Мой дед частенько называл меня «всемирным лодырем». Но если бы он знал, как мне, «всемирному лодырю», хотелось сейчас работать! Я бы не отказался от самой грязной, самой противной, самой тяжелой работы. Только бы со всеми, только бы там, только бы не лежать бревном в кровати.
Только теперь я понял одну вещь. Чем страшна болезнь? Не тем, что где-то что-то болит. Нет! Болезнь страшна прежде всего бессилием, бездеятельностью, неподвижностью.
И я понял, почему люди прежде всего желают друг другу здоровья, почему говорят, что здоровье — всему голова…
Как я страдал от своей бездеятельности! Вы себе даже не представляете. Когда никого не было в хате, я зарывался в подушку и просто выл, как какая-нибудь голодная собака.
Один Павлуша по-настоящему понимал меня и все время старался развлечь, успокоить. Но это ему плохо удавалось. Я был, конечно, благодарен ему за сочувствие, но одни слова не могли мне помочь. Какие там слова, если я сам чувствовал, что нет еще сил! Похожу немножко по хате — и в пот бросает, голова кружится, лечь тянет.

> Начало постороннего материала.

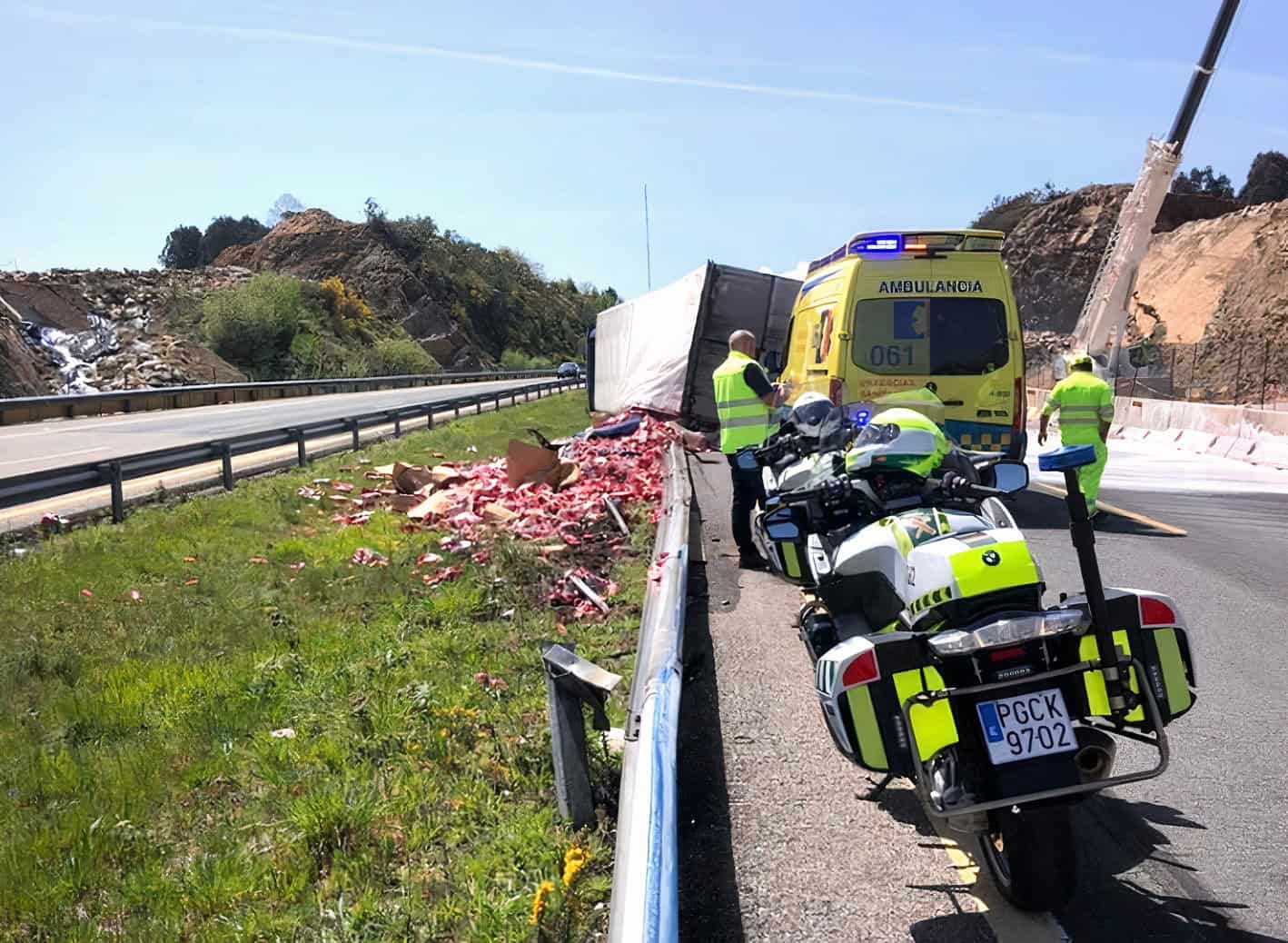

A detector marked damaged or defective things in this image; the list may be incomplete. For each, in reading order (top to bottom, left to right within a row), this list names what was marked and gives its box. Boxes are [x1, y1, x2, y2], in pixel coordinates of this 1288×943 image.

bent guardrail section [1, 371, 564, 424]
bent guardrail section [0, 376, 584, 522]
overturned truck trailer [590, 263, 798, 430]
bent guardrail section [608, 442, 690, 943]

Казалось бы, и нога с каждым днем все меньше болит, и температуры нет, а вместо того чтобы выздоравливать, я чего-то снова расклеился. Стал думать, что никогда уже не буду здоровым, и упал духом. Потерял аппетит, плохо ел, не хотелось ни читать, ни радио слушать. Лежал с безразличным видом, уставившись в потолок. И никто этого не видел, потому что с утра до вечера никого не было дома, а Иришка, дорогая моя сестренка, которой поручено было присматривать за мной, дома не задерживалась. Да я ее и не винил, я и сам, когда она болела, не очень-то сидел возле ее кровати. С утра, подавши мне завтрак, она, как щенок, смотрела на меня и покорно спрашивала:
— Явочка, я немножечко… можно?
Я вздыхал и кивал головой. И она, громыхая, тащила велосипед из сеней во двор. И только я ее и видел потом до самого обеда. Она торопилась, пока я болею, накататься вволю. Она чувствовала, что, когда я выздоровею, не очень-то она покатается.
И если раньше она каталась во дворе, то теперь выезжала за ворота и старалась убраться с глаз долой, чтоб не слышать моих упреков за то, что не так ездит. А мне уже даже и это было все равно. Я и на велосипед махнул рукой.
Иногда вместе с Павлушей забегали ребята, но они были так поглощены своим делом, так им было не до меня, что это приносило мало радости.